Groupons tend to be offered by restaurants and businesses that are in trouble. If you’ve got a lot of customers paying full price, there’s no reason to add a lot of customers who aren’t. If only we had remembered this sooner…
Several months ago, one of us picked up a $25 dining Groupon to Bottom Lounge, the West Loop music venue with a full kitchen and bar. The place has been open in the current location for a few years and both of us had great experiences there in its early days. At one time we would have put it among our favorite concert spots, both for their choice of musicians and their excellent pre-show pub grub, but over the last year or so, the gig calender had shrunk and decreased in quality; Bottom Lounge had more or less fallen off both our radars.
So, when the two of us were pondering a quick, cheap dinner near the Loop, we printed out the Groupon and ran over, confident that our meal would be like the chow of yore.
Spoiler Alert: One of us wanted to throw up on the train ride home.

You used to be that hidden gem under the El tracks… (source)
When we arrived and looked over the menu, our old favorites were gone⦠The Lady seemed to remember a hearty mac and cheese and the Fellow recalled a delicious plowman burger with ham, red onions and other tasty toppings. No matter. Even without the favorites, a few of the dishes being offered still sounded good, so naively we proceeded.
We picked onion rings and a soft pretzel to start, thinking we’d get something homemade. The rings, fried with a nice cornmeal-like breading, lacked proper seasoning, but were tasty enough to keep us happy. This high point of the meal was fleeting though, since the pretzel turned out to be just that ubiquitous microwave kind, topped with a heart-stopping amount of salt. We couldn’t believe it.
For entrees — It has to get better, right? — we shared plates. A bacon/apple/goat cheese flatbread was dry and tasteless. Some balsalmic (or any liquid for that matter) would have gone a long way to help this “cracker,” but instead the only moisture came from the rubbery, soggy bacon. This was followed up by the three cheese grilled cheese sandwich — greasy even by grilled cheese standards and probably the source of the night’s later nausea — and the tomato basil soup — pedestrian at best, though quite possibly even canned.

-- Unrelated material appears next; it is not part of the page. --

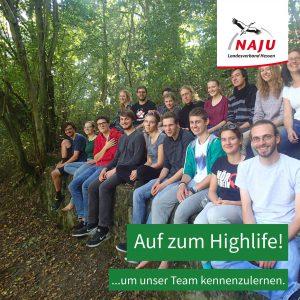 Gruppenbild von vielen NAJU Aktiven. Aufruf zum Highlife zu kommen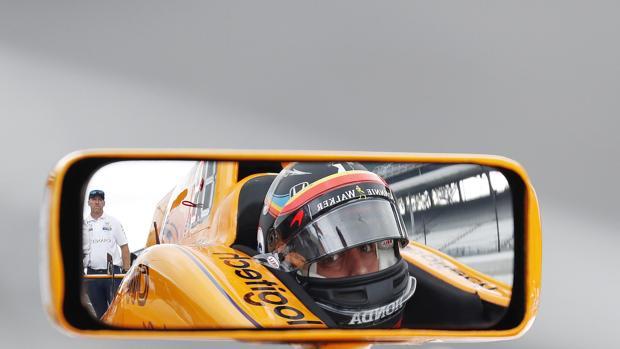 Alonso, en su coche de la Indy 500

Oh Bottom Lounge, how far you have fallen! What happened to your nice hightop tables and homemade bar bites? In their place, a worn decor and prepackaged meal.
We can easily imagine you as an episode of Kitchen Nightmares where Gordon Ramsay comes in and explains to you — tears in your eyes and jaw on the floor while America laughs at your delusions — that of course no one wants canned soup and microwave pizza. “But fresh tomatoes are so expensive,” you’ll cry. “Do you know how much time it would take to make our own pretzels?”

Quit $&*#ing crying and season the #$*&ing onion rings! (source)
Maybe we’ll quit kicking you while you’re down, Bottom Lounge. No one actually threw up after all, but it was definitely the worst meal either of us had had in the past year. If we ever stop by again for a show — a possibility becoming less and less likely with your thinning event calendar — we’ll just plan on grabbing a bite elsewhere first. At this point, you’re making it hard to even trust the beer.